## Exercise
Keep writing the piece about the lighting for Halestorm's 2022 US tour, starting right after its last paragraph.

## Selected passage
--- START ---

To provide GRAMMY Award-winning hard rock band Halestorm with simple but impactful lighting for their 2022 US tour, Bandit Lites deployed a dynamic rig using Martin Professional lighting solutions.
With budget and gear constraints still affecting the live music industry following the COVID-19 pandemic, the band wanted a lighting rig that heightened their classic-meets-modern rock sound and provided maximum impact for their fans despite the logistical limitations. To meet these goals, Lighting Designer, Craig Richter worked with Bandit Lites and Scott Anderson from Martin to design a rig featuring Martin VDO Atomic Bold, Atomic 3000 LED and MAC Viper Profiles.
“Coming out of the COVID situation and the entire world being on tour right now, we really had to figure out something that was impactful, different and still fit within the limitations that we had truck and budget wise,” said Richter. “I’ve always wanted to go back to an old-school PAR can style system, but obviously I don’t want to carry around 180 actual PAR cans because that would be a nightmare. So, I had been looking around for the past couple of years for a light that could pull off that look for when the band needed a full production system.”
With a wide range of functions in a compact and easy-to-rig design, the Martin VDO Atomic Bold is a powerful addition to touring rigs of any size. The Atomic Bold features an innovative dual-layer lens that combines a full colour beam with a pixel-controllable RGB Aura backlight, which allows for vivid colour blends, deep washes and unique effects.
“The front lens and aura effects look super cool,” added Richter. “They cut through perfectly, and the colour temperature range is ridiculous. I’m able to get a bunch of different eye candy effects out of them and wash my entire stage with backlight while keeping a unique look that’s different from most tours rolling around right now.”
Crucially for Halestorm’s tour, the Atomic Bold also faithfully emulates tungsten-style lighting, which helped Ricther achieve visuals that harkened back to lighting from golden-age classic rock shows. For additional authenticity, Ricther rigged the lights to an old-school, double-hung PAR truss system, into which the Atomic Bolds fit seamlessly.
“The size is just about perfect for a replacement for a PAR 64, so that worked really well,” said Richter. “I was nervous at first because we only managed to get 60 Atomic Bolds for the tour and I wasn’t sure if that was going to be enough light on stage, but it worked out. The output from these lights is ridiculous. When I was finally able to get the whole system up to do a proper focus on everything, it was exactly what I was looking for.”

--- END ---

## Supplied data
--- START ---

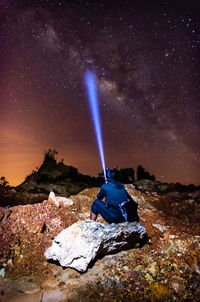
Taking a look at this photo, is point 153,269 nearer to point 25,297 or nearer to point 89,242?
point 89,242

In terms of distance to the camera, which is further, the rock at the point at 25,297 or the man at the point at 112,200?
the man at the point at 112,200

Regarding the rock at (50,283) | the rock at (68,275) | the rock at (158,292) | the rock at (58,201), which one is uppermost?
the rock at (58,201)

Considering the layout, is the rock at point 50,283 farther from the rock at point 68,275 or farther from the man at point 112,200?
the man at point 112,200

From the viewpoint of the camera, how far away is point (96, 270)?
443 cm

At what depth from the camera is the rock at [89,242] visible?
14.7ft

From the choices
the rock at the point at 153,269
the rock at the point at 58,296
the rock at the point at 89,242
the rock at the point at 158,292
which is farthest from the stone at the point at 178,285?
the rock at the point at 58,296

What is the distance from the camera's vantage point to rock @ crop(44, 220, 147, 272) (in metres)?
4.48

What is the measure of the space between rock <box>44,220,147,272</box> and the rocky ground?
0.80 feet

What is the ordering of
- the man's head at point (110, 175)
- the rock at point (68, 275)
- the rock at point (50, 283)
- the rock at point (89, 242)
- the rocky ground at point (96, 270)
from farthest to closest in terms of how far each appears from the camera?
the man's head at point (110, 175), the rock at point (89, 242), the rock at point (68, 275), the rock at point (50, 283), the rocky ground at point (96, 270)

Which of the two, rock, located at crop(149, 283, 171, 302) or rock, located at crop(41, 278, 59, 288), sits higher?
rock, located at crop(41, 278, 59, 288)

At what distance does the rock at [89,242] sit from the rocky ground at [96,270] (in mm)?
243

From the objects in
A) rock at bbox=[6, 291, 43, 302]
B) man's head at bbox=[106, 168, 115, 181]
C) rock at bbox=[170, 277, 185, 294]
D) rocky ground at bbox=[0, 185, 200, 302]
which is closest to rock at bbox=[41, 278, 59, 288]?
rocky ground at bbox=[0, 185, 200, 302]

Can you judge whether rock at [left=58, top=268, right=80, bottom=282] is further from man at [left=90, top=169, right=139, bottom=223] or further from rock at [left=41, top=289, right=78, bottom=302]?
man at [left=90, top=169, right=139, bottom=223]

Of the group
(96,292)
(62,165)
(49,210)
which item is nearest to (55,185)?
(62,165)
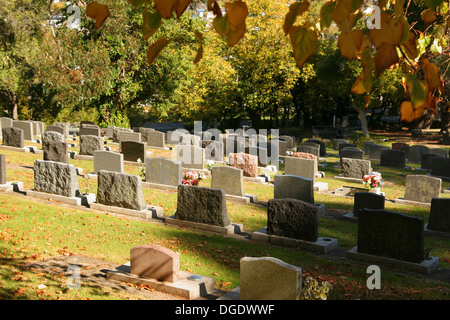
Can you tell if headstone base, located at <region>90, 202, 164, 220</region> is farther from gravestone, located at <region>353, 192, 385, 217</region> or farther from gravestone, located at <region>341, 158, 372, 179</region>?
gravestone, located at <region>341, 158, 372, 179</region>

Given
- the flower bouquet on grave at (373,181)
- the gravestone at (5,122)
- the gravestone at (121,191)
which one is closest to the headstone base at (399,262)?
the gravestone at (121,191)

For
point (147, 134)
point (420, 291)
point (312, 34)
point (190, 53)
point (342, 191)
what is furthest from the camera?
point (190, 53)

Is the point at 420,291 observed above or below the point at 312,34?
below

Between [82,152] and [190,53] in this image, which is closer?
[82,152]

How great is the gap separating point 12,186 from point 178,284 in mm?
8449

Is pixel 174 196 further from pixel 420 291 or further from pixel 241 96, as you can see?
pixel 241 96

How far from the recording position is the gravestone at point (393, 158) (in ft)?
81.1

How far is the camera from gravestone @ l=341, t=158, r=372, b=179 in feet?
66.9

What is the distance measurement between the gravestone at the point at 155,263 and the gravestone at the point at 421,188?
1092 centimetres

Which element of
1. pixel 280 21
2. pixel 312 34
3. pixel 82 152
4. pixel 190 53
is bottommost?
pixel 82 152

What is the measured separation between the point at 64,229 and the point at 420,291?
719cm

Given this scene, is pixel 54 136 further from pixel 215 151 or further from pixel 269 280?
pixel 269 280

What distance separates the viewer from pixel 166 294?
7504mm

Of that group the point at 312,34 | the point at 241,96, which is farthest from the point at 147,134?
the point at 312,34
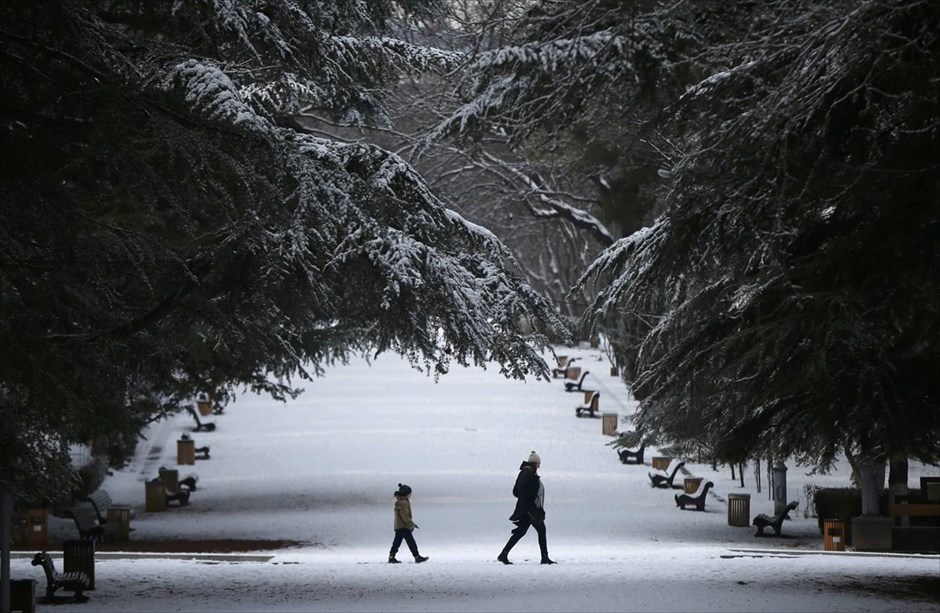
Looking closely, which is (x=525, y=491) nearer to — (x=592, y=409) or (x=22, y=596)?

--- END ---

## Solved problem
Along with the Atomic Bolds, the rig also included Martin Atomic 3000 LED strobes and MAC Viper Profiles for additional effects and visual flair. The former enhances the classic Atomic 3000 design with powerful LED technology for maximum brightness and color washes at minimal power, while the latter offers exceptional brightness and output up to 26000 Lumens. Ricther also added that the Viper Profile’s dual five-slot rotating gobo wheels added a variety of effects to the stage that complement the Halestorm’s high-octane, no-nonsense rock sound.
“I’ve been carrying the Atomic 3000 LED pretty much since they came out,” explained Richter. “I really think that the original Atomic 3000 was the best traditional strobe you could get. So when the LED version came out and I saw that it cuts your power consumption by more than half, and the output was more than double, I had to have them. Martin really improved upon a fixture that was already rock solid. I’m a big fan of the Viper as well. I like using a lot of gobos and textures within my designs, like dark color saturations with crisp edge gobos cutting through to add texture to the stage, or a super wide blowout to get that down-the-barrel look. The Viper is a rock-solid fixture that can handle all of that.”
The resulting rig offered a seamless blend of classic aesthetics and modern technology, giving Richter and the lighting crew the flexibility for on-the-fly programming and vivid effects while also maintaining the look of a 1980s hard rock show. Richter noted how the Atomic Bolds particularly delivered subtle but impactful effects throughout Halestorm’s set, perfectly toeing the line between vintage and modern visuals that heightened the band’s performing and onstage chemistry.
“I have this really subtle cue that I don’t think anybody notices but me,” explained Richter. “It’s in their new single, The Steeple. There’s this one verse where Lzzy says, ‘a choir singing in my head today,’ and the backing vocals come in as this very churchy choir, so I have the main cell cut through the aura effect on some of the Bolds, which brings in this really nice, heavenly white beam just for a moment. I think it looks so cool because the dimmer curve on it is just so smooth and not at all glitchy. It really just comes in and out almost like a sun beam fading in through a stained-glass window – it looks really, really cool.”